What needs to be done: Please write out the following material line for line, with no changes.
───
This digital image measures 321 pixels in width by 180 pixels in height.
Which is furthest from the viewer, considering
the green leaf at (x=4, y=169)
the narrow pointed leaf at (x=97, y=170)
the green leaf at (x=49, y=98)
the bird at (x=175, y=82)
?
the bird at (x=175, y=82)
───
Output of the task:
This digital image measures 321 pixels in width by 180 pixels in height.
Which is furthest from the viewer, considering
the green leaf at (x=4, y=169)
the narrow pointed leaf at (x=97, y=170)
the green leaf at (x=49, y=98)
the bird at (x=175, y=82)
?
the bird at (x=175, y=82)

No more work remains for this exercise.